**YOUR INSTRUCTIONS**
From the first line of the data below, repeat each line exactly until you reach the line with "Free 2 Fold Brochure Mockup (PSD)"; include that line too.

**DATA SHOWN**
● ● ● ●

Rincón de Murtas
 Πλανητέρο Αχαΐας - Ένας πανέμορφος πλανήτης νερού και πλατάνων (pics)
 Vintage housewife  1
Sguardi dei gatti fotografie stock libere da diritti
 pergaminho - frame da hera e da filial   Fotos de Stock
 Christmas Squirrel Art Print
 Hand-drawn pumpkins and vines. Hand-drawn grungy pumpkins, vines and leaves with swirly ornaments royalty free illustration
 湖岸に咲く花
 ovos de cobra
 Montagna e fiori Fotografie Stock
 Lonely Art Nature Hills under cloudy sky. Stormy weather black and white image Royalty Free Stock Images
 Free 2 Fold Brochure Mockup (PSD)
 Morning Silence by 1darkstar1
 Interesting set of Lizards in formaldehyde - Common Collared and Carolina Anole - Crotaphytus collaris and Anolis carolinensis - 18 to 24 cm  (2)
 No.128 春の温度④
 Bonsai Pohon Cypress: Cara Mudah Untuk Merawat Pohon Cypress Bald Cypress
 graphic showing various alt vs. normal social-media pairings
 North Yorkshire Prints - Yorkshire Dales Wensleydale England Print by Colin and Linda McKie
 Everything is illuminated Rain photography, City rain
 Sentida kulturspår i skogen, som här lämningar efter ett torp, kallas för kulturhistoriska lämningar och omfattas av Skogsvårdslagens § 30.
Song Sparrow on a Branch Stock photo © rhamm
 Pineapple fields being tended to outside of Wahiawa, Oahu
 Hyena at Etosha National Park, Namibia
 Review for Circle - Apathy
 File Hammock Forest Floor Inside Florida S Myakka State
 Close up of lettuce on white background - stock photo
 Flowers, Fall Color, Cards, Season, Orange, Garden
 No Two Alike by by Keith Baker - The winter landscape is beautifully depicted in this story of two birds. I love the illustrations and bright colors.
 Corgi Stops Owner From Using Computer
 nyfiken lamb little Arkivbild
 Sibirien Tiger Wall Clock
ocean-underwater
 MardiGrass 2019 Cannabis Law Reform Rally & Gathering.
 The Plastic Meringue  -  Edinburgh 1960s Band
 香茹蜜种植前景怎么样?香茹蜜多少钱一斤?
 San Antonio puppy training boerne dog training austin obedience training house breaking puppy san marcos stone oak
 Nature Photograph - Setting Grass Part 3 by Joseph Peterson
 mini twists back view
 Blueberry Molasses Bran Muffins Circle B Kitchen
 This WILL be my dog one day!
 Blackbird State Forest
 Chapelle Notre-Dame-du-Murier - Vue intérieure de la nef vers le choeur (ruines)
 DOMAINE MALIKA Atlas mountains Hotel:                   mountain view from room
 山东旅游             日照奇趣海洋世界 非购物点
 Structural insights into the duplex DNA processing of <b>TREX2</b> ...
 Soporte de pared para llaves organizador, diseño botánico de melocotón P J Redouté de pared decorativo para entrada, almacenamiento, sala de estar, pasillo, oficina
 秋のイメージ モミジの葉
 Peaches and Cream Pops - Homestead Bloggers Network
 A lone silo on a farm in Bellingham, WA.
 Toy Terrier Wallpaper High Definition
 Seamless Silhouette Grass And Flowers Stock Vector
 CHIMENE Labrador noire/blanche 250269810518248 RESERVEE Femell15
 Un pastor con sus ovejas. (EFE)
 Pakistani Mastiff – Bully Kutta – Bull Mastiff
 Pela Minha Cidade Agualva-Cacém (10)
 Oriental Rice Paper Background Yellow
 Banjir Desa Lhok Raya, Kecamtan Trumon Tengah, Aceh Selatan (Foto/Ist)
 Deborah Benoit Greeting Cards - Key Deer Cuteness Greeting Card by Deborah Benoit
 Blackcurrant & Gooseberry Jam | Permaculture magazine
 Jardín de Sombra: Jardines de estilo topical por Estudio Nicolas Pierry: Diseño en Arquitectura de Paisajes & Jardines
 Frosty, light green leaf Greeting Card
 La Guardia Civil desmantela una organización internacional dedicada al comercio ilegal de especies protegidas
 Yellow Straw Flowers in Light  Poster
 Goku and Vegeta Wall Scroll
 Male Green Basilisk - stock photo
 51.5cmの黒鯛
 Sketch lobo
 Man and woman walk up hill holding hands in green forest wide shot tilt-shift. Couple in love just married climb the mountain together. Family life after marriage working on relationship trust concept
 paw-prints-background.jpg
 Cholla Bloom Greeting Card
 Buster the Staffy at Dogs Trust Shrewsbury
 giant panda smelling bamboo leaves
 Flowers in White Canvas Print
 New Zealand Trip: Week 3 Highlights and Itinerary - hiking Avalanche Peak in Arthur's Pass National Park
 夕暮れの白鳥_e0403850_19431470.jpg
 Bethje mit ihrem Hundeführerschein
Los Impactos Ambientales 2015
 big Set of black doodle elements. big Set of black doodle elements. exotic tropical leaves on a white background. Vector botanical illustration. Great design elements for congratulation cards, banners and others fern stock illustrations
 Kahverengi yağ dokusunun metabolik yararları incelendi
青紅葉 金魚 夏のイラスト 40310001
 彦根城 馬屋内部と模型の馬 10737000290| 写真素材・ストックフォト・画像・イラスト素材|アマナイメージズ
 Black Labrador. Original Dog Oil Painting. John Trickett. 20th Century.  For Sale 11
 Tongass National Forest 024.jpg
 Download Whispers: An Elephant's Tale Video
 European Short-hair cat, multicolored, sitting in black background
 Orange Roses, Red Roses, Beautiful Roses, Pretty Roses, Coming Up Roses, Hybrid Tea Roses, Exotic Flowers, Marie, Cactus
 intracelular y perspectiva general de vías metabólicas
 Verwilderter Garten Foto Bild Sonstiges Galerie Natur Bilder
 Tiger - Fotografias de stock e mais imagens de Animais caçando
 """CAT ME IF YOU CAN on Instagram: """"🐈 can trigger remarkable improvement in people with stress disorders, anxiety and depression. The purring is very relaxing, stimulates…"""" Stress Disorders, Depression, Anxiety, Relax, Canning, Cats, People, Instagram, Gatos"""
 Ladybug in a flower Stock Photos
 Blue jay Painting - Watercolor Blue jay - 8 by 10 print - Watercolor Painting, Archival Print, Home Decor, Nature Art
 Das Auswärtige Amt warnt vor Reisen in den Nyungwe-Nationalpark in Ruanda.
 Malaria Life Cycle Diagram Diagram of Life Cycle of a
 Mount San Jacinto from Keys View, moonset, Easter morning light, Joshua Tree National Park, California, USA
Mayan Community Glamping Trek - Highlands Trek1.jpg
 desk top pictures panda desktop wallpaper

● ● ● ●

**FINISHED TASK**
Rincón de Murtas
 Πλανητέρο Αχαΐας - Ένας πανέμορφος πλανήτης νερού και πλατάνων (pics)
 Vintage housewife  1
Sguardi dei gatti fotografie stock libere da diritti
 pergaminho - frame da hera e da filial   Fotos de Stock
 Christmas Squirrel Art Print
 Hand-drawn pumpkins and vines. Hand-drawn grungy pumpkins, vines and leaves with swirly ornaments royalty free illustration
 湖岸に咲く花
 ovos de cobra
 Montagna e fiori Fotografie Stock
 Lonely Art Nature Hills under cloudy sky. Stormy weather black and white image Royalty Free Stock Images
 Free 2 Fold Brochure Mockup (PSD)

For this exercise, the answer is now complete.